EXCERPT:
## start

On the flip side of that, Waves charges you A LOT of money to update their plugins with very little added features, if at all over their product line. Bitwig will give you 2-3 updates a year with new features added. There a huge difference.


----------



## Kuusniemi (Mar 31, 2022)

arcy said:


> For me, Ableton wins for the minimalistic UI (cleaner and more focused)


For me the minimalistic UI is the biggest reason to steer away from Ableton... :D Personal tastes.


----------



## kitekrazy (Apr 1, 2022)

HeliaVox said:


> On the flip side of that, Waves charges you A LOT of money to update their plugins with very little added features, if at all over their product line. Bitwig will give you 2-3 updates a year with new features added. There a huge difference.


The price is far from a flip side. That's like $50 an update. It's an expensive DAW if you want to keep up to date.


----------



## Pier (Apr 1, 2022)

HeliaVox said:


> Bitwig will give you 2-3 updates a year with new features added.


It's true but many of those updates are quite insubstantial. The last one was a phaser, a chorus, and a flanger.

Bitwig is actually quite more expensive than other DAWs to keep updated. Cubase Pro is like $100 per year. Ableton Live is even cheaper. The update from Live 9 to 10 cost like $300 but there was a 5 year gap between major versions.

Bitwig costs $170 every single year.


----------



## D Halgren (Apr 1, 2022)

Pier said:


> It's true but many of those updates are quite insubstantial. The last one was a phaser, a chorus, and a flanger.

## end

WRITTEN TASKS:
1. Answer these about the DAW update thread, one line each:
(a) How many updates a year does HeliaVox say Bitwig gives?
(b) According to Pier, what did the last Bitwig update add?
(c) What yearly cost does Pier give for keeping Bitwig updated?
2. Please carry on the DAW update thread from its final line.

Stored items
## start

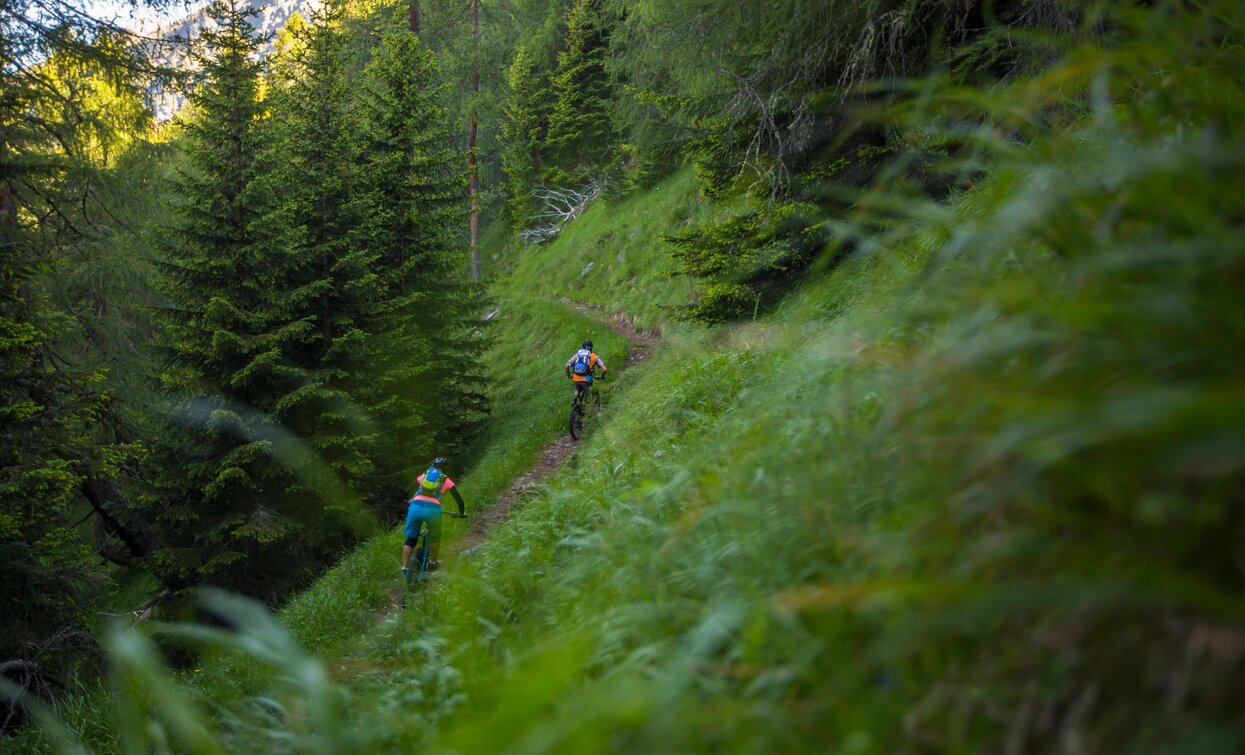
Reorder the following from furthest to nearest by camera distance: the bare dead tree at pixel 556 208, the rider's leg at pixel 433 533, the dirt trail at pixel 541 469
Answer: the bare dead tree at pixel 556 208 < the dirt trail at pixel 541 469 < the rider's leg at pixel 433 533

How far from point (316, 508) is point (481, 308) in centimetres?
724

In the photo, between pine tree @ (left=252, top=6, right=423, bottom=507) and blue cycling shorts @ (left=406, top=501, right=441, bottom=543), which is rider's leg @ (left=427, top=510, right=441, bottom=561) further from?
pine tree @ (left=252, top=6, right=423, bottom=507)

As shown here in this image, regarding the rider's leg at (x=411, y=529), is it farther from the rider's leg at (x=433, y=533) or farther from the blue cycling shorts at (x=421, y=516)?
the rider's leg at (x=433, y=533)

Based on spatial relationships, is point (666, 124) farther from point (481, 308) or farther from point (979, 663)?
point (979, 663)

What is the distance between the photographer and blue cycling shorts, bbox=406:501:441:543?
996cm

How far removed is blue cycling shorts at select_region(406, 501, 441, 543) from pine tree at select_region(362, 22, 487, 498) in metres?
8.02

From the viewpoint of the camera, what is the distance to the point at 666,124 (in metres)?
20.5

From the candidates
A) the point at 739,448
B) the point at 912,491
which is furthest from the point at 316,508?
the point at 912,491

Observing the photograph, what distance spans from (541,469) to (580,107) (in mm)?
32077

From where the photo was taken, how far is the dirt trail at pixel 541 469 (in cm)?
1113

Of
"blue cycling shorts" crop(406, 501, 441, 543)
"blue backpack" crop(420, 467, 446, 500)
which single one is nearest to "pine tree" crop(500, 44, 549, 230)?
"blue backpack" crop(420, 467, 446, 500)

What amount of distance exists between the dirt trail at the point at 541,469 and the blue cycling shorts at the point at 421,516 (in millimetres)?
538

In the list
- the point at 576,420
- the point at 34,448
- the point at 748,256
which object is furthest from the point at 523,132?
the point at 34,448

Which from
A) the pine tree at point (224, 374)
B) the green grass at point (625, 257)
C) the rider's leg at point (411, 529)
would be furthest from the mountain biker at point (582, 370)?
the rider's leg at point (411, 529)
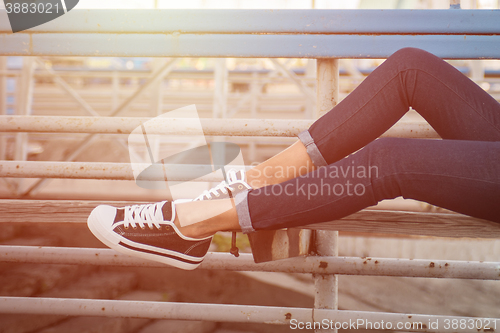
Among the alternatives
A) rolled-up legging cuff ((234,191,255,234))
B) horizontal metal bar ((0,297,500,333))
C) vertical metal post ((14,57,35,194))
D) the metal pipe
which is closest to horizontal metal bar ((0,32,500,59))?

## end
## start

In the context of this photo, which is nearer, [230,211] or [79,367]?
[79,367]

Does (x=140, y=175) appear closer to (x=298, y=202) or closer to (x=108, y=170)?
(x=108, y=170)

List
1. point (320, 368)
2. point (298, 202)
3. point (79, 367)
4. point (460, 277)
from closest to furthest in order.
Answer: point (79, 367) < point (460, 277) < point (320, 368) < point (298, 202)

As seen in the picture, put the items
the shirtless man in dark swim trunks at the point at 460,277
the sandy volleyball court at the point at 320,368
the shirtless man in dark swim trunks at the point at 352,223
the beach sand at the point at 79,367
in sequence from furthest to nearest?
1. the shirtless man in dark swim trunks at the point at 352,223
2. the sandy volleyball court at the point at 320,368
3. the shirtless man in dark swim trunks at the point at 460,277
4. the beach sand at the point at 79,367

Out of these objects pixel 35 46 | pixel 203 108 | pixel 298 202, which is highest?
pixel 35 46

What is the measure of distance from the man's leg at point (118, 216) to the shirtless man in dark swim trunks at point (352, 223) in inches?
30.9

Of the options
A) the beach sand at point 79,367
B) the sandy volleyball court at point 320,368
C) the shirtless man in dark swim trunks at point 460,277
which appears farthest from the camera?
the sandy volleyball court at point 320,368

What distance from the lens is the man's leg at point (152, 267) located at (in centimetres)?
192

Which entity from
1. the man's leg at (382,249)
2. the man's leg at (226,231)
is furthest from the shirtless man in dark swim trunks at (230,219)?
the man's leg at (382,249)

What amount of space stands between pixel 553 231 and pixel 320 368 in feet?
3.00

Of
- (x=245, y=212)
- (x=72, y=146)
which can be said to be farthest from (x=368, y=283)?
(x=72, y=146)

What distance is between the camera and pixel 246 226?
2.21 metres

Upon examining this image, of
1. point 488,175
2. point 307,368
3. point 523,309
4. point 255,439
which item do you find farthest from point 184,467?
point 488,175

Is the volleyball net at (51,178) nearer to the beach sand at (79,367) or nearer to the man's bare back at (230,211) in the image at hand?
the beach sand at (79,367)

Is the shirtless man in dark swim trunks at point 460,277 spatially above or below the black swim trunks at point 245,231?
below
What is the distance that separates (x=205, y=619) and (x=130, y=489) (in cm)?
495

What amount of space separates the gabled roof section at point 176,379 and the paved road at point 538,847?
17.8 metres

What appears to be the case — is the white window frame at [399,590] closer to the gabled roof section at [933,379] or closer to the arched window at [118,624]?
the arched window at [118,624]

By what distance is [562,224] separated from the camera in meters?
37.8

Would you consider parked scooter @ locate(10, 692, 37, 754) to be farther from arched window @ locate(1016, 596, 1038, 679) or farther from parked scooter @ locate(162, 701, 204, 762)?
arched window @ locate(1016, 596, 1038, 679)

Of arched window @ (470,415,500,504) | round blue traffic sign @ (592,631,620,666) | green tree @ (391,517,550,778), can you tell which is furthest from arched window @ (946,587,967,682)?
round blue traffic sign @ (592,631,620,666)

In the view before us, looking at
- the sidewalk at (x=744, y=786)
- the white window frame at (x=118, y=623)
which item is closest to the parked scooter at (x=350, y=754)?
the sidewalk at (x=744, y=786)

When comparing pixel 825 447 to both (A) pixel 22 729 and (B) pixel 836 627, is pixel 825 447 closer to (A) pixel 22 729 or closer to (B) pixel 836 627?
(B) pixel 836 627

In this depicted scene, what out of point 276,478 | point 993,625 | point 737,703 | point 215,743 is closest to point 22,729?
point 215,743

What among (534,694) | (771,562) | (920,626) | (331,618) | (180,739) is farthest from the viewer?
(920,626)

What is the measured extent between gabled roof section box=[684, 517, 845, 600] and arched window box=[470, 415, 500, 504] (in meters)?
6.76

## end

SOLVED PROBLEMS:
1.
(a) 2-3 updates a year
(b) A phaser, a chorus, and a flanger
(c) $170

2.
> 
> Bitwig is actually quite more expensive than other DAWs to keep updated. Cubase Pro is like $100 per year. Ableton Live is even cheaper. The update from Live 9 to 10 cost like $300 but there was a 5 year gap between major versions.
> 
> Bitwig costs $170 every single year.


You forgot the Note Grid, which is huge, and was a major request for most users.


----------



## Pier (Apr 1, 2022)

D Halgren said:


> You forgot the Note Grid, which is huge, and was a major request for most users.


Maybe you missed that I wrote "*many* of those updates are quite insubstantial" meaning some are not.

Another point is that many Bitwig updates are really half baked.

The Grid should have included midi from v3 or _at least_ v4. But the feature was released in v4.2 which certainly helps to keep users under the impression that minor updates are "huge" (to use your own word).

Same could be said about comping. How come they released v4 with audio but not midi comping?

Or MSEG modulators. Or creating submodules in the grid. Or loading VSTs into the grid. Etc.


----------



## D Halgren (Apr 1, 2022)

Pier said:


> Maybe you missed that I wrote "*many* of those updates are quite insubstantial" meaning some are not.
> 
> Another point is that many Bitwig updates are really half baked.
> 
> ...


I understand your point. From my perspective I was a Live user from 8 on and switched to Bitwig after waiting for MPE forever. Maybe Bitwig is stringing out the updates for financial purposes, but I don't get that impression. It's just a small dev team and early in it's existence. I also have used Logic, and still use Cubase, but Bitwig feels right for me 🤷‍♂️


----------



## HeliaVox (Apr 1, 2022)

And if you're paying full price for a Bitwig update, than you're doing it wrong. You wait until it goes on sale and save yourself some money. And no one is ever forcing you to purchase an update. If you're happy with the feature set that Bitwig has in your current version, just wait until features/bugfixes come along until it's enticing enough for you to update. As an aside I only have 13 or so Waves products and my update price was close to $300.00. No thank you.


----------



## HeliaVox (Apr 1, 2022)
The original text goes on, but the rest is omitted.